[begin Text section]

Saturday, September 26, 2009

Miss C's Dictionary

I come up with some cool terms at daycare, so I'll write a few down:

Becoming a noodle: an uncanny ability for children to make all their bones like cooked pasta, consequently falling in a shapeless blob to the floor in an act of utter defiance

Living rigor: when children become as rigid as humanly possible (usually when you pick them up to stick them in the time-out chair)

Toilet Phobia

Corey does not like the toilet. My miracle-working ways have made him comfortable with the urinal, and he regularly pees there, which is AWESOME, but he is terrified of the toilet.

Friday he had to poop. I knew it, he knew it, the American people knew it. Every time I changed his wet pull up there was a little skid, like it was trying like hell to come out and he clamped shut the doors to freedom and told it to get its ass back inside.

The bathroom, take one:

"Corey, do you have to go poopy?"
*Corey nods fevently*
"Do you want to try and go poopy on the potty?"
"NOOOOOOOOOOOOOOOOOOOOOOOO."

After this exciting incident, which resulted in him adamantly refusing to even SIT on the toilet, we just put his pull-up on and decided he would go when he was ready.

He shuffled around with clenched cheeks while he played, uttering "mommy mommy mommy" under his breath. He still wouldn't poop.

Naptime. He fell asleep and the other teacher noticed that someone smelled like poop when it came time to wake up. I hypothesized that Corey's bowels had played a game of "Everybody Out" while he was sleeping.

Nope.

He has sub-conscious sphincter control.

The bathroom, take two.

"Corey, doesn't your tummy hurt?"
*Corey nods*
"Your tummy is telling you that you need to go poopy."
*Corey nods again, points at urinal*
"You can't go poop in there. You have to go on the big potty"
"Nooo."
"Do you want to try and go poopy on the potty?"
"Noooo!"
"If you sit down and try, you'll get a sticker. Would you like a sticker?"
"Yeah!"
*Corey goes to the toilet, pulls down his pants, steps on the stepstool, turns in a circle, and gets back down*
"Corey, you need to sit on the toilet and go poop. Do you need help getting on the potty?"

[end Text section]

> What you need to do
Answer these questions using the daycare blog post:
(a) What does the term "Living rigor" describe?
(b) Where does Corey regularly pee?
(c) What is Corey promised if he sits down and tries on the toilet?

[begin Record list]

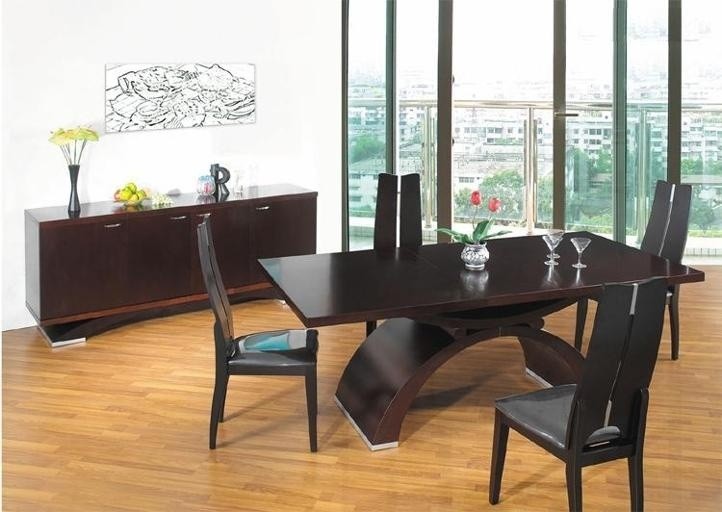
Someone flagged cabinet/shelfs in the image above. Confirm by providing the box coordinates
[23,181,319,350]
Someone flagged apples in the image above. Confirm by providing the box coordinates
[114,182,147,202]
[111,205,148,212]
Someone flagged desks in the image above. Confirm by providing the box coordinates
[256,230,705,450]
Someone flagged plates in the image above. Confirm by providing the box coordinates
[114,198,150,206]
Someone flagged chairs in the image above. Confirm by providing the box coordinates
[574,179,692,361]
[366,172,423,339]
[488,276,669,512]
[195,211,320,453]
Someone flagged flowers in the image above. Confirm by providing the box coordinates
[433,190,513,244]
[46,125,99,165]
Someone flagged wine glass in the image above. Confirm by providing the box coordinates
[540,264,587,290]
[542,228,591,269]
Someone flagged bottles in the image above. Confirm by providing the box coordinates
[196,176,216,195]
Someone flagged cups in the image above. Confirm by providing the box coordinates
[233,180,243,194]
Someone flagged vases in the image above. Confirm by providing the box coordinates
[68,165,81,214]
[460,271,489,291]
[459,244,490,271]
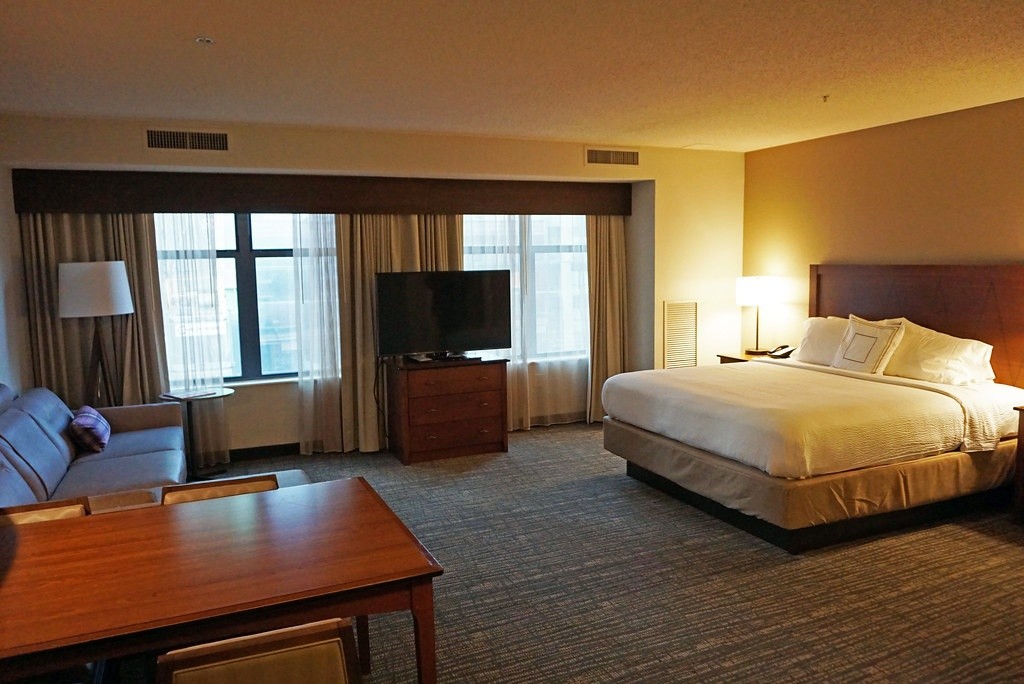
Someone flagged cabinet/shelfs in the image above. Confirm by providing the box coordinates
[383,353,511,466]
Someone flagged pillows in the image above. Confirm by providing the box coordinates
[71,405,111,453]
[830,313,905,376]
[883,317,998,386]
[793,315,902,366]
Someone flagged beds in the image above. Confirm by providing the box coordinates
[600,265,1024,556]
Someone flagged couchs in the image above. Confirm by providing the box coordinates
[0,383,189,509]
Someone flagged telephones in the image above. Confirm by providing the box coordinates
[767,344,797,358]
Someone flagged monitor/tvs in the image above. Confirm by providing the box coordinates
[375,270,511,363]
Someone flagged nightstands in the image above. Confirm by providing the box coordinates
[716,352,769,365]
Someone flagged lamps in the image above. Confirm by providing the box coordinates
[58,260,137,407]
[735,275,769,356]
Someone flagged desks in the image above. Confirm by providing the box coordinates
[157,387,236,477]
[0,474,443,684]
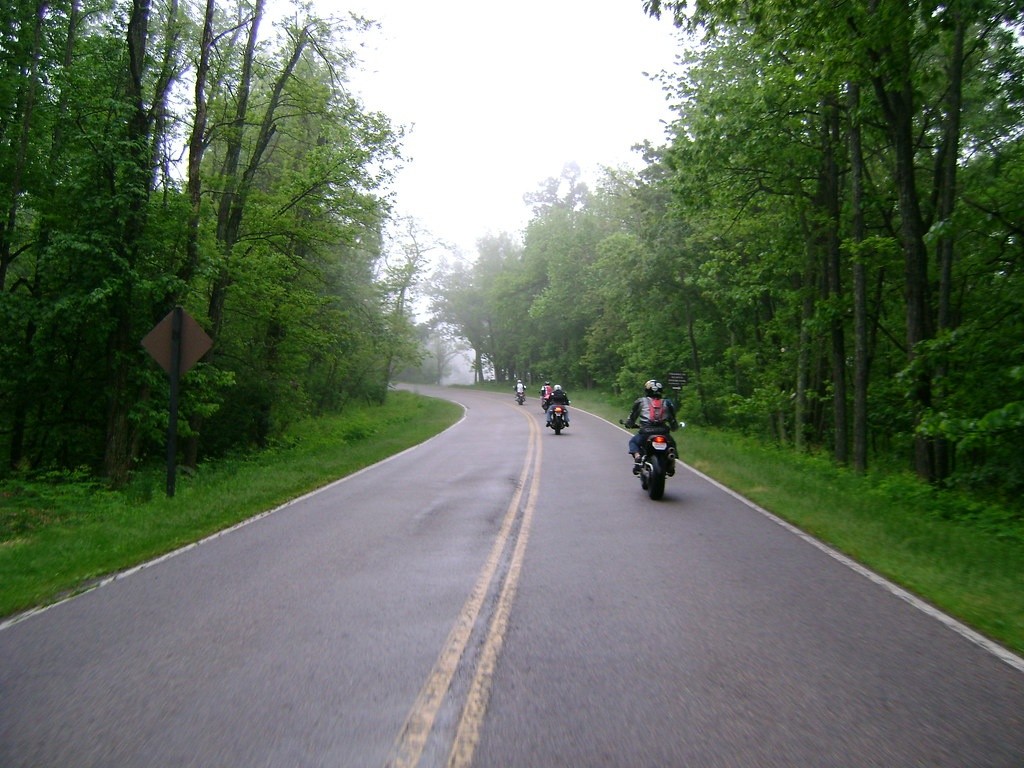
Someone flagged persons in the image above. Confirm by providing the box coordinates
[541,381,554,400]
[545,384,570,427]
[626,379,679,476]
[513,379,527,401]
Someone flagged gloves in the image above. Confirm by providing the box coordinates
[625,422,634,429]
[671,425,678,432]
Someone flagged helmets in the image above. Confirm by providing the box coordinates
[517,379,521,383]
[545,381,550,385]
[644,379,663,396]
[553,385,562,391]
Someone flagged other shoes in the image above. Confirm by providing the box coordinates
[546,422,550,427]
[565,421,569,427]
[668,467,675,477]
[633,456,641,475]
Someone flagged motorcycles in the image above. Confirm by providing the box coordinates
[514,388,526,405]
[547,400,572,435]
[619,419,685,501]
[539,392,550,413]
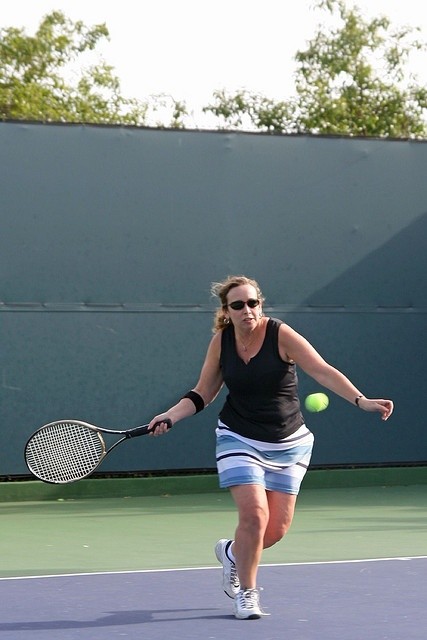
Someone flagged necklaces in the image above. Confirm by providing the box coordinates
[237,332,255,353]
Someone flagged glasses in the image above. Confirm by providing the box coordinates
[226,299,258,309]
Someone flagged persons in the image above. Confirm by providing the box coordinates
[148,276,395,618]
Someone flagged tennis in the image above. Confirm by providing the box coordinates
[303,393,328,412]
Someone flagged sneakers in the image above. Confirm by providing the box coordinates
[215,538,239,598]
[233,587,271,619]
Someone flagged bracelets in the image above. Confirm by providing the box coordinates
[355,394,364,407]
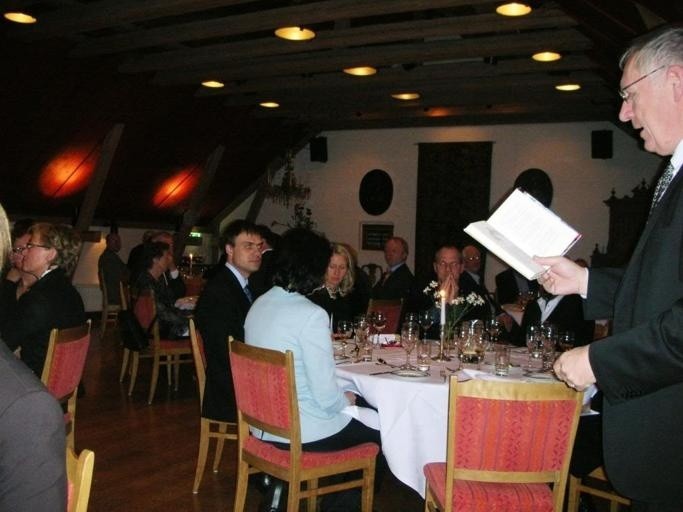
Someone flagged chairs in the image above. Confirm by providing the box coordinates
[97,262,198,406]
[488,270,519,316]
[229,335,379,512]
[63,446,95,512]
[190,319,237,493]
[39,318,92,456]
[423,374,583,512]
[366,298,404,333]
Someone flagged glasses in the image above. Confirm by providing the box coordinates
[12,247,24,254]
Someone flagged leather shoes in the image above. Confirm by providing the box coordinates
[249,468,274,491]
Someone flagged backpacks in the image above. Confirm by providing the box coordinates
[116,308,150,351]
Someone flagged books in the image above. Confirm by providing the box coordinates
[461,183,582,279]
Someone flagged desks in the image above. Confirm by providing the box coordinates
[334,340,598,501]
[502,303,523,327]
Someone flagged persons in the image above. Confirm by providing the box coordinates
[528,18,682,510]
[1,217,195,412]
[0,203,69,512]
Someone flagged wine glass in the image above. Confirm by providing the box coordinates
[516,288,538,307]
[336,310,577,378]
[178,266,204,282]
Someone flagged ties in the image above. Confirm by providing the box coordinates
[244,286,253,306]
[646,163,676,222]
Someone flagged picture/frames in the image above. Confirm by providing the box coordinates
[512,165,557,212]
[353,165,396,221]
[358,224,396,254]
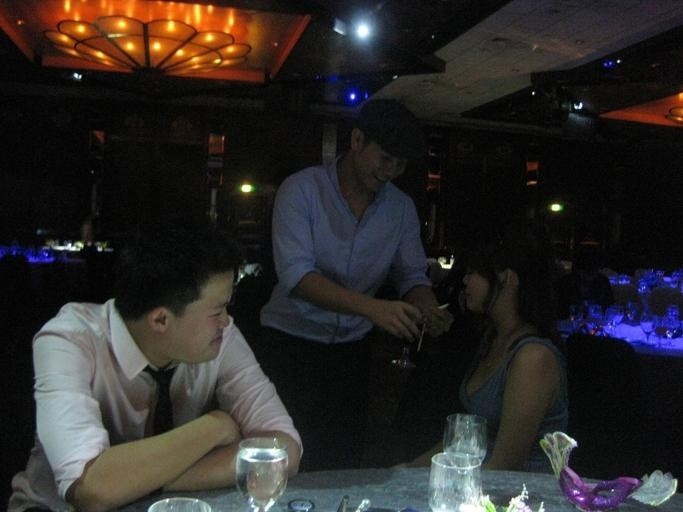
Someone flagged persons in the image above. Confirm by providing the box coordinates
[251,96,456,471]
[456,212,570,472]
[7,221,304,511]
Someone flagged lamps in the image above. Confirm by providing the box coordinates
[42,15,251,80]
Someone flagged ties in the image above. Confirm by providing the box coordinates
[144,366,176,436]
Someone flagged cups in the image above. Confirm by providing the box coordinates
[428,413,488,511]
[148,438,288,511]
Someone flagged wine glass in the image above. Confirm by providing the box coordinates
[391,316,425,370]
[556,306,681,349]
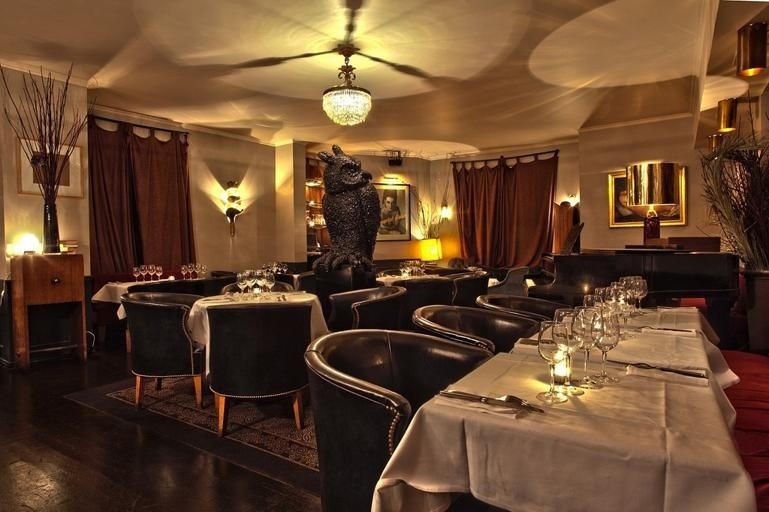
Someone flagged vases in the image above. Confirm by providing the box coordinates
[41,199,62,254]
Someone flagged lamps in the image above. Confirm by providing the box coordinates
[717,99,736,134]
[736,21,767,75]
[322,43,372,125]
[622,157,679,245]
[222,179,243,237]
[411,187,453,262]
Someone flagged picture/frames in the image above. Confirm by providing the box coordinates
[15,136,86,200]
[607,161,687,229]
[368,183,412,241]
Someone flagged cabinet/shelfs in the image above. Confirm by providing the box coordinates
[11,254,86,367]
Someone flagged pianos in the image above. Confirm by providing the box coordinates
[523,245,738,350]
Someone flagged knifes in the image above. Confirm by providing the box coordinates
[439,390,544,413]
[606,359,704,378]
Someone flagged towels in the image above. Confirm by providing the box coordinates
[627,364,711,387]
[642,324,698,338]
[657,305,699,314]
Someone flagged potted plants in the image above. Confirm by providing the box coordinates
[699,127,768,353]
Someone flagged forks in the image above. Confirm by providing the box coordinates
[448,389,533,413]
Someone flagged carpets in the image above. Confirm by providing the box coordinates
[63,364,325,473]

[end Record list]

> Complete answer
(a) Children becoming as rigid as humanly possible, usually when picked up to be put in the time-out chair.
(b) In the urinal.
(c) A sticker.